Le climat social se tend dans le Haut-Ogooué. À Moanda, capitale gabonaise du manganèse, la Compagnie minière de l’Ogooué (Comilog), filiale du groupe français Eramet, traverse une séquence syndicale délicate. Après une première médiation conduite par le médiateur de la République Alexis Boutamba Mbina, la ministre du Travail Jacqueline Bignoumba a décidé de reprendre en main le dossier, dans un souci de préserver le dialogue social et d’éviter tout dérapage susceptible d’affecter la production dans ce site stratégique.
Un dossier social sous haute surveillance à Moanda
Le contentieux oppose la direction de Comilog à plusieurs représentations syndicales, sur fond de revendications catégorielles récurrentes dans le bassin minier. La rencontre organisée sous l’égide du médiateur de la République avait permis de renouer le contact et d’objectiver les points de blocage. Elle n’a toutefois pas suffi à refermer le dossier, ce qui a conduit le ministère du Travail à s’en saisir directement.
Pour la ministre Jacqueline Bignoumba, l’enjeu dépasse la stricte relation employeur-salariés. Moanda concentre l’essentiel de l’activité manganésifère gabonaise, secteur qui structure une part significative des exportations nationales et de l’emploi industriel qualifié. Toute paralysie, même brève, se traduirait mécaniquement par un manque à gagner budgétaire et par des tensions dans une ville-mine où la Comilog reste le premier pourvoyeur d’emplois formels.
La méthode Bignoumba : dialogue institutionnel et arbitrage ministériel
En reprenant la main, la ministre du Travail entend recentrer la négociation autour des instruments du droit social gabonais. La démarche consiste à réunir autour d’une même table la direction de la filiale d’Eramet, les délégations syndicales et les services déconcentrés du ministère, afin de circonscrire les revendications recevables et d’en fixer un calendrier de traitement. Cette approche institutionnelle vise à éviter que la contestation ne bascule dans la rue, scénario redouté par les autorités de la Transition.
La séquence intervient alors que le gouvernement issu de la période de transition affiche sa volonté de rassurer les partenaires industriels tout en préservant la paix sociale. Le message adressé à Comilog est double : les pouvoirs publics restent garants du dialogue, mais attendent des avancées concrètes sur les points qui cristallisent le mécontentement des travailleurs. Le ministère du Travail se pose ainsi en arbitre, davantage qu’en simple facilitateur.
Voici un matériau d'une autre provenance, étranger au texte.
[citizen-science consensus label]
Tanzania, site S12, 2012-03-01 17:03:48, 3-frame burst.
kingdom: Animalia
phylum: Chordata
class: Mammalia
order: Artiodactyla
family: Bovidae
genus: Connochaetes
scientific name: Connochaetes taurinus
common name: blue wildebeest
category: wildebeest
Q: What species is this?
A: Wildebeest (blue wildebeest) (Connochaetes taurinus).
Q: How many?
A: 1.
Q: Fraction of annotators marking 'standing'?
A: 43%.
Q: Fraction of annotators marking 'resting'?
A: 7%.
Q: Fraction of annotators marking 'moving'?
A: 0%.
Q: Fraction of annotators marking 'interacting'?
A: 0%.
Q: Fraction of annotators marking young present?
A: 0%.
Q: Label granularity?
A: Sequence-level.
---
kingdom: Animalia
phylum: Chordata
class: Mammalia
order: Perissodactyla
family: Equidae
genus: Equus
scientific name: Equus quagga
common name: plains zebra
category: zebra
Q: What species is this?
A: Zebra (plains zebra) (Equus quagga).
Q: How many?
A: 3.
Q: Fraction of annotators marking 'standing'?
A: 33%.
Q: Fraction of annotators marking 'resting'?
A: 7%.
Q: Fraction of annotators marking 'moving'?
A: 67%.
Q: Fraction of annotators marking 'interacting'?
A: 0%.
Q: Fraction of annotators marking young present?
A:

Comilog, poumon économique du Haut-Ogooué
Contrôlée majoritairement par Eramet, la Comilog exploite depuis des décennies les gisements de manganèse du plateau de Bangombé. Le Gabon figure parmi les tout premiers producteurs mondiaux de ce minerai, indispensable à la sidérurgie et de plus en plus recherché dans le sillage de la transition énergétique, notamment pour les batteries électriques. Cette position confère au dossier social de Moanda une résonance qui dépasse largement les frontières provinciales.
Le poids de l’entreprise dans l’économie locale explique la prudence des autorités. Outre les emplois directs, la Comilog irrigue un tissu de sous-traitants, alimente le trafic du Transgabonais vers le port minéralier d’Owendo et contribue de façon substantielle aux recettes fiscales de l’État. Un conflit prolongé fragiliserait cet écosystème, dans un contexte où Libreville cherche à consolider ses revenus non pétroliers et à attirer de nouveaux investissements dans les mines et la transformation locale.
Reste à mesurer la capacité de la ministre à obtenir des engagements écrits et vérifiables. Les précédents dossiers sociaux du secteur extractif gabonais rappellent que les accords conclus sous pression ministérielle tiennent rarement sans mécanismes de suivi rigoureux. La crédibilité de la méthode Bignoumba se jouera donc dans les prochaines semaines, autour de la formalisation d’un protocole et de son application effective sur le site de Moanda. Selon Gabon Review.